The qualifications of war crimes, crimes against humanity, genocide respond to specific facts which, like any legal matter, must go beyond the emotional to come under an established and demonstrated truth.

“Careful and cautious”

“We have a conflict that amazes us all. Barely begun, international criminal justice is set in motion”, notes Céline Bardet, lawyer and international criminal investigator, “shocked” that the ICC prosecutor goes to kyiv and meets with President Zelensky.

“That he decides to open an investigation so quickly, so much the better, I expect him to do the same from now on for all conflicts,” she adds.


And the jurist to call for a distanced justice, protected from the emotion caused by the accumulation of civilian victims in Ukraine.

“Justice needs distance so as not to fall into all this hubbub. The time for justice is not the time for conflict”, she insists, fearing that the ICC will reinforce its image of a jurisdiction which “works when Westerners push it to do so”.

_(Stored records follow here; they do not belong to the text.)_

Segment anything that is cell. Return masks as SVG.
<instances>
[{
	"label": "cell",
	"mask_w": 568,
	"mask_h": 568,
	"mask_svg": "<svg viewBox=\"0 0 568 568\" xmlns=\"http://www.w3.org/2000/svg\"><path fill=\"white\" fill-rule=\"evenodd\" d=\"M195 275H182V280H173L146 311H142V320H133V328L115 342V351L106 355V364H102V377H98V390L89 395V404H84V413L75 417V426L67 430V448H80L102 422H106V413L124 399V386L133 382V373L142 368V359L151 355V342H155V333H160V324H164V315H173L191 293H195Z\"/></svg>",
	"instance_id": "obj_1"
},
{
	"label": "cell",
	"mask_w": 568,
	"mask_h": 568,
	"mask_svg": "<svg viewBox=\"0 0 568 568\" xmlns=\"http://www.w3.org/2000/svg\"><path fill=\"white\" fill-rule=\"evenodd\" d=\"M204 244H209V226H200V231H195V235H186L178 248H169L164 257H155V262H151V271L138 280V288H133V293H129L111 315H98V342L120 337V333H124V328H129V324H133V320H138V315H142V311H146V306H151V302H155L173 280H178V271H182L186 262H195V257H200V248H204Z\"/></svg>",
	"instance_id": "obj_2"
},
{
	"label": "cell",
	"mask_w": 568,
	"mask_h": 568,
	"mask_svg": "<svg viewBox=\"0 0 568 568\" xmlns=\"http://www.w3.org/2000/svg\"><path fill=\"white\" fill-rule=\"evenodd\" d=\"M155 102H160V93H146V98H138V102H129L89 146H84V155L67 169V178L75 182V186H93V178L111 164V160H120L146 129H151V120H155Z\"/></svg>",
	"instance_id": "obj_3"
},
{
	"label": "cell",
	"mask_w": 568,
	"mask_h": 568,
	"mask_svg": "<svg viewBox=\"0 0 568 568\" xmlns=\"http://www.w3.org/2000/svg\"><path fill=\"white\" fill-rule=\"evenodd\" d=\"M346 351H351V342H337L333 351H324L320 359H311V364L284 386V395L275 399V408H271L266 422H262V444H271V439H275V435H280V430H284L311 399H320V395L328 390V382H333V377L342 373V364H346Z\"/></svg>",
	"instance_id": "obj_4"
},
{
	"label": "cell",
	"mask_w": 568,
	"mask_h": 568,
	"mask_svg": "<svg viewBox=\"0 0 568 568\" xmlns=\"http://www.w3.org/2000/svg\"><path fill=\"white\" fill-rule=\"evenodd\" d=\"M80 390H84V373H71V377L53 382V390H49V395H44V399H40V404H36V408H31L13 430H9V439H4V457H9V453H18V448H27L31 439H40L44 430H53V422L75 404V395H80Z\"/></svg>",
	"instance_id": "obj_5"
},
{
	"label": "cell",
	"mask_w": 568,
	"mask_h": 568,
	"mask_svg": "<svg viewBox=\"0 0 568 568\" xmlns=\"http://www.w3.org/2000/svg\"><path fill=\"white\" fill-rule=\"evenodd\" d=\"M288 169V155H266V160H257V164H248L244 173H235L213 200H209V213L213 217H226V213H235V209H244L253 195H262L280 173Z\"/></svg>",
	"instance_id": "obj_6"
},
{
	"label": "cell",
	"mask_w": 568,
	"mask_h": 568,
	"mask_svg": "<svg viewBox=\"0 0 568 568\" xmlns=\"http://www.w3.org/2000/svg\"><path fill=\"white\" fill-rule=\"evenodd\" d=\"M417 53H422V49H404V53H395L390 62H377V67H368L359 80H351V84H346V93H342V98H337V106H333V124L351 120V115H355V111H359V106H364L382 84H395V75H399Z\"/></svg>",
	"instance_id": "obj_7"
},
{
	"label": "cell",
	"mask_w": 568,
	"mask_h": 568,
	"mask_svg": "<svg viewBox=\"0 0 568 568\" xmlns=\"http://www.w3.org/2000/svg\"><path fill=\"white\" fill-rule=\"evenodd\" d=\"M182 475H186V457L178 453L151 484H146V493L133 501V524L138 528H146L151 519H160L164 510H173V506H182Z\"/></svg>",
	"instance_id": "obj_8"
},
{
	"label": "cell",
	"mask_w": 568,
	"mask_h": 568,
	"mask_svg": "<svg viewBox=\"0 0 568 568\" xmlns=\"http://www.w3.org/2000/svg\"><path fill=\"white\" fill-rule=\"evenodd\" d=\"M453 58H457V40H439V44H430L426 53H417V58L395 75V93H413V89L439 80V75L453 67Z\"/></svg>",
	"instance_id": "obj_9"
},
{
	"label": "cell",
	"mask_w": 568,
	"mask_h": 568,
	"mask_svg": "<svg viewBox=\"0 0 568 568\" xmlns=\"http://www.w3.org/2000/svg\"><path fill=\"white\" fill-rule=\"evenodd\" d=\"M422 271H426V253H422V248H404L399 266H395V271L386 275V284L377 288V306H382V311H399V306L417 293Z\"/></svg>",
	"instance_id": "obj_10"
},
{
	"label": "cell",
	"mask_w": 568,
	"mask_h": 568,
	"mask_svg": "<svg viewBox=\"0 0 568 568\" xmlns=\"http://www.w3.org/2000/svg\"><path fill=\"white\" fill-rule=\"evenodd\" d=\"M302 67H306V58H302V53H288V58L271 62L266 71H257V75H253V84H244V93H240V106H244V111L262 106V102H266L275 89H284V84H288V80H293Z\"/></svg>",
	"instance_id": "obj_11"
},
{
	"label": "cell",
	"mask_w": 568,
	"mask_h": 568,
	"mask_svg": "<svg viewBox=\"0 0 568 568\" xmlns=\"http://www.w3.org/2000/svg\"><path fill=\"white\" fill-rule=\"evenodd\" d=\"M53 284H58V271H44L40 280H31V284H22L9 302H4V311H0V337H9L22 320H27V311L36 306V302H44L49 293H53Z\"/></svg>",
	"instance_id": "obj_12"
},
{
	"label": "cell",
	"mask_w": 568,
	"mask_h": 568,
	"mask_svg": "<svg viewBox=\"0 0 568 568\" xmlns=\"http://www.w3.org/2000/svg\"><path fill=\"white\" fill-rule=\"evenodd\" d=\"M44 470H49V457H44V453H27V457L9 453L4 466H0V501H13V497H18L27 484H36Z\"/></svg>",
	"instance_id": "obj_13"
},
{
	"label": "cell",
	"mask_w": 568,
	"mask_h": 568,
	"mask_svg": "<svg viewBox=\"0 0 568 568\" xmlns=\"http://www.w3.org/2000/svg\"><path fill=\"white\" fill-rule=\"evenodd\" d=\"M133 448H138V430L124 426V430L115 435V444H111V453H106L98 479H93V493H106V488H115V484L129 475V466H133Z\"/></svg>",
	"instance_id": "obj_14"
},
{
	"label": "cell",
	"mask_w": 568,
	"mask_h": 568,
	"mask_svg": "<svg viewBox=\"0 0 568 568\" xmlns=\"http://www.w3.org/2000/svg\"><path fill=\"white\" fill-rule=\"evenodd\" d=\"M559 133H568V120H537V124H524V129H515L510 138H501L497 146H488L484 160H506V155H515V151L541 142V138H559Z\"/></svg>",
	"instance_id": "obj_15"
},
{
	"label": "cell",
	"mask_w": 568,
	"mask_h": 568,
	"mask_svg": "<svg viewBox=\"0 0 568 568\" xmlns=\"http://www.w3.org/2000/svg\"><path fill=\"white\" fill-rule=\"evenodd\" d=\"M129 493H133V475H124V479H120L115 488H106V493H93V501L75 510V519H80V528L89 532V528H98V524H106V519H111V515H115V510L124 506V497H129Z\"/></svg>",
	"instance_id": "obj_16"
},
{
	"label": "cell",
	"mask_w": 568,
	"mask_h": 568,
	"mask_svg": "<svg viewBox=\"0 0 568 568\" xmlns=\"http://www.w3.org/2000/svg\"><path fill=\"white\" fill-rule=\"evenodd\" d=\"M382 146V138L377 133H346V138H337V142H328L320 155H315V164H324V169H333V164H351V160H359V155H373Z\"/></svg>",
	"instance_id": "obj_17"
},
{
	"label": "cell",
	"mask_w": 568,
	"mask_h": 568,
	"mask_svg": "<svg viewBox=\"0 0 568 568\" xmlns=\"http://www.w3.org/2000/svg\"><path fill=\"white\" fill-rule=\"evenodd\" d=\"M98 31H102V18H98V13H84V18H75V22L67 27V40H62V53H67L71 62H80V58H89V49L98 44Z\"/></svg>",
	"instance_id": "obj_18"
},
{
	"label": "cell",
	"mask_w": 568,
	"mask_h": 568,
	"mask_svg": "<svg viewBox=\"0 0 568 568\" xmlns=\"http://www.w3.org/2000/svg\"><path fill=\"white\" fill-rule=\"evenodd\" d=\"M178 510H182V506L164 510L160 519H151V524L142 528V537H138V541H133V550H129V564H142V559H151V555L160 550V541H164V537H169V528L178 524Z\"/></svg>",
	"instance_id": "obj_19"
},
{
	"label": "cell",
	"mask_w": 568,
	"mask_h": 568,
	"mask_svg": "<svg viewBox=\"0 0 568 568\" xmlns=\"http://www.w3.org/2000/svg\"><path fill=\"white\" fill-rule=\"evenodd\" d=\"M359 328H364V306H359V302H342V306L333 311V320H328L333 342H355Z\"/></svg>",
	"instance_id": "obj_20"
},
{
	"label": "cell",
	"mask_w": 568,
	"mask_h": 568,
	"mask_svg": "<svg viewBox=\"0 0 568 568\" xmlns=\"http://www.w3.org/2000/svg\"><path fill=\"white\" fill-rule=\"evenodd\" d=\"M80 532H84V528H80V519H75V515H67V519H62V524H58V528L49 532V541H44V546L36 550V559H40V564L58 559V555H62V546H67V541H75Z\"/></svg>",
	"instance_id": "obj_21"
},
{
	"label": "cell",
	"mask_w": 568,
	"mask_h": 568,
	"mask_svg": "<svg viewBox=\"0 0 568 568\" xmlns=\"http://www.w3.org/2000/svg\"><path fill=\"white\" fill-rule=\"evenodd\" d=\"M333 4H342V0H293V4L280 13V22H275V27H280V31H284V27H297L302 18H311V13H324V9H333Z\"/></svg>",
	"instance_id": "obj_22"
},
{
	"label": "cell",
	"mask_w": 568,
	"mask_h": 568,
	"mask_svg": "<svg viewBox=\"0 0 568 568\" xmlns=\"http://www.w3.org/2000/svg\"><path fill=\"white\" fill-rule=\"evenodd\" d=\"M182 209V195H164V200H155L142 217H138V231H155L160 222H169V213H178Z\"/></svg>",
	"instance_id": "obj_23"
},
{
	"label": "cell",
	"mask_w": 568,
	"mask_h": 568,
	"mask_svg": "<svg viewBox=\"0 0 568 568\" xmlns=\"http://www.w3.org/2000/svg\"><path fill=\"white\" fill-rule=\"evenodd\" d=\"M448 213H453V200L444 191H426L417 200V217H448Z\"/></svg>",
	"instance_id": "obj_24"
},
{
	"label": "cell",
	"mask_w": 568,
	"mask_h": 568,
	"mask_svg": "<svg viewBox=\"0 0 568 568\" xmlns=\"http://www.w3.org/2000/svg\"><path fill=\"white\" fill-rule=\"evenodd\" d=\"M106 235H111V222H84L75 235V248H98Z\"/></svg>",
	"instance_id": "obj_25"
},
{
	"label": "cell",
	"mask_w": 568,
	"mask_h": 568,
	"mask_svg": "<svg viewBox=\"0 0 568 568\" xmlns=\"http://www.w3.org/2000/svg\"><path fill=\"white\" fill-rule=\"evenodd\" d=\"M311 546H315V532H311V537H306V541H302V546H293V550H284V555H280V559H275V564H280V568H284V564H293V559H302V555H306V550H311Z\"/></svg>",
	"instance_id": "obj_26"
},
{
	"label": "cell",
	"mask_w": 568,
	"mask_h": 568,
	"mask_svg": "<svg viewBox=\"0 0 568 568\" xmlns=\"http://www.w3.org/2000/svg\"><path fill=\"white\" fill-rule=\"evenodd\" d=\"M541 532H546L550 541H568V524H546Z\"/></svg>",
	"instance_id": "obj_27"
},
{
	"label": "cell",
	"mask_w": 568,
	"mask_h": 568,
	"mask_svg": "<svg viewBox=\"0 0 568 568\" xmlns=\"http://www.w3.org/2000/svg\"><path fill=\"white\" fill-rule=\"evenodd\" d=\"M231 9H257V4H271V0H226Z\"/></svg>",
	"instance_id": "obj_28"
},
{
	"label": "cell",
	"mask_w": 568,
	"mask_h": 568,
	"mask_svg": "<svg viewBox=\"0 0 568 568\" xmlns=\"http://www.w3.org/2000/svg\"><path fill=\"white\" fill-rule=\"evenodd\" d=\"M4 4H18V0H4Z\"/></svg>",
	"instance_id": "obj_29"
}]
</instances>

Cecily Rose for her part defends the need to act quickly. “It’s better to collect the evidence now than in five years,” she said.

“We can certainly take this opportunity to discuss how selective international justice has been,” she admits. “But we cannot say that nothing should be done in Ukraine”.

And while waiting for justice to establish the facts, the word “genocide” should “be used with great care and caution, preferably on the basis of an independent investigation”, insists the expert.